Chasnoff converts to Judaism, marries Dorit and lives to tell the tale for mass consumption. But the conversion, mandated by a state for which Chasnoff exemplified willingness to give his very life, was nothing short of infuriating to read about. In contrast, Chasnoff, in an interview, described it with a glass-is-half-full aplomb and grace.
“The one silver lining of the incident is that it allowed me to confront Judaism anew, and to see Judaism not as something thrust upon me, but something I can define a little bit for myself,” Chasnoff said. “The conversion was a logistical thing: I was dunked in water and signed the paper. It means very little to me — I’m not a changed man. I did it to correct a logistical error. But now, if I’m someone who, in a way, is choosing to be a Jew, then how do I want to define it for myself, and what does that mean? It’s something I now have a little more leeway in defining.”

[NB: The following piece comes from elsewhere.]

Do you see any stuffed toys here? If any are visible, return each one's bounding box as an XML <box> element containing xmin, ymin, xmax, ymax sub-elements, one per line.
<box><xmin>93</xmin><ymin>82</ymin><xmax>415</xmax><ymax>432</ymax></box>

But how does Chasnoff feel about the anatomy of his identity being up for public dissection? “I’m not embarrassed,” he said. “If anything, it’s important because a lot of people are going through similar questions. ‘Who is a Jew?’ is a big story.
“I think Israel needs to clean up its act in a lot of ways. I want to make an impact, and for people to think differently about who makes Jewish laws and who gets to decide who Jews are. I have no problem being the poster boy for that. This happened to me, and it was painful, and I think change is needed.”
Jordana Horn is a lawyer and writer at work on her first novel.